• _Brano estratto_
Considerando il concetto della sostanza solo in relazione alle cose materiali, non v’è dubbio che tra la sostanza e l’aspetto esteriore delle cose stesse noi stabiliamo ora concordanza ora opposizione mediante l’indagine del nostro intelletto, che sempre scruta, osserva, distingue ed unifica a seconda dei casi. Aristotele ha definito la sostanza degli esseri (ousia, in greco) in se stessa e in relazione ai concetti di essenza, sostrato materiale, materia, accidenti o qualità degli esseri o enti che dir si voglia. Come definizione della sostanza si cita in genere un passo della Metafisica: la sostanza “è ciò che è in sé e non in altro” (Met., 1046 a 26).  Vale a dire ciò che trova in se stesso la sua propria ragion d’essere, non in qualcos’altro. San Tommaso ha approfondito il concetto in un noto passo della Summa: “Illa enim subsistere dicimus, quae non in alio sed in se existunt” (Ia , q. 29 a 2c: “Diciamo infatti che sussistono quelle cose che esistono in se stesse, non in altro”). Non la semplice esistenza delle cose ma il loro esistere in quanto sussistenti in loro stesse ; la lorosussistenza, concetto che rispecchia il sussistere della “sostanza” nel senso aristotelico del termine; l’esser in sé che è la sostanza, come esser uno e indipendente di quell’ente specifico, quale esso sia, è “ciò che esiste in sé” come quella realtà che è solo sua e non si confonde mai con altro. Tale “sussistere” non è pertanto meramente descrittivo, ma indica l’esistere di ciò che si pone come sostanza ossia realtà in sé determinata ed indipendente, solo sua e non confondibile con altra. Il “sussistere” delle cose è quindi l’esistere secondo la propria sostanza specifica, grazie alla quale abbiamo le differenze qualitative tra tutti gli enti esistenti. Nell’ambito materiale, non possiamo infatti confondere tra loro uomini, animali, piante, insetti, carne, sangue, etc. Il pane e il vino, che qui ci interessano in modo particolare, sono il risultato di una modificazione apportata dal lavoro dell’uomo a certi prodotti della natura, che di per se stessi sono già degli enti o cose determinate secondo la loro natura specifica, che si configura come la loro ousia o substantia, tale da non permettere di confonderli in nessun modo (l’uva, il grano).

• _Estratti del dataset_
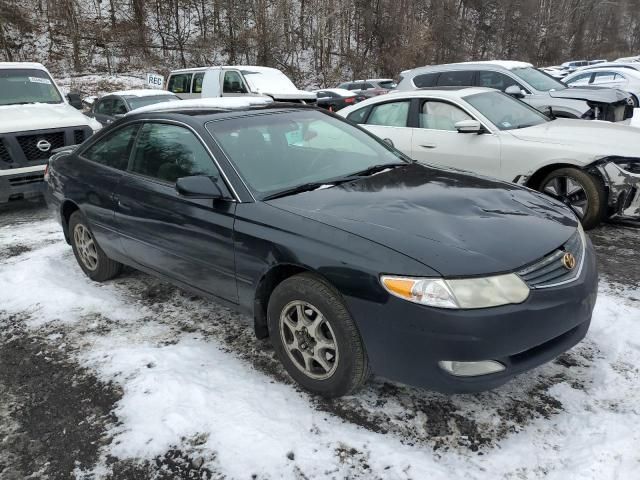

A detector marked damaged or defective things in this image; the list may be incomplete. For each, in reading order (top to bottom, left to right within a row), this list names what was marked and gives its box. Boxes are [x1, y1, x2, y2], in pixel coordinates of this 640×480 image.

damaged white suv [0, 62, 101, 202]
wrecked vehicle [338, 87, 636, 229]
damaged white suv [340, 86, 640, 229]
wrecked vehicle [396, 61, 636, 124]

• _Da fare_
[1] Secondo il brano sulla sostanza, quale definizione di sostanza si cita in genere dalla Metafisica di Aristotele?
[2] In base al brano sulla sostanza, spiega perché nell'ambito materiale non possiamo confondere tra loro uomini, animali, piante, insetti, carne e sangue.
[3] Continua il brano sulla sostanza a partire dalla frase che chiude l'ultima riga.

• _Risposte_
[1] La sostanza è ciò che è in sé e non in altro.

[2] Il sussistere delle cose è l'esistere secondo la propria sostanza specifica. È grazie a questa sostanza che si hanno le differenze qualitative tra tutti gli enti esistenti, e per questo tali enti non si possono confondere.

[3]
Del pane in quanto cosa finita e determinata dobbiamo dunque ammettere che ha una natura che è solo sua, che è, in quanto pane, ciò che è in sé e giammai in altro, per esprimerci alla maniera di Aristotele, e quindi sussiste individualmente in atto secondo questo suo esser in sé ciò che è, nella sua specifica individualità, per esprimerci alla maniera di san Tommaso. Il termine greco e ancor più quello latino rinviano anche all’idea della sostanza come sub-stanssub-sistit rispetto all’apparenza che pur si riscontra nella medesima cosa della quale la sostanza è sostanza: la sostanza è ciò che sta sotto, ciò che costituisce l’essenza della cosa stessa, la sua natura più profonda, e si mantiene inalterato pur nel mutare degli “accidenti” (termine delle Scuole) o qualità esteriori che lo caratterizzano in quanto ente concreto, in quanto individuo (uomo, animale, pianta con i loro “accidenti” o qualità) o comunque in quanto realtà determinata, indipendente, che può esser anche quella di un ente collettivo, come la Chiesa, onde si parla di sostanza in senso spirituale, ma non per questo meno reale (la sostanza della Chiesa consiste nell’essere il Corpo Mistico di Cristo).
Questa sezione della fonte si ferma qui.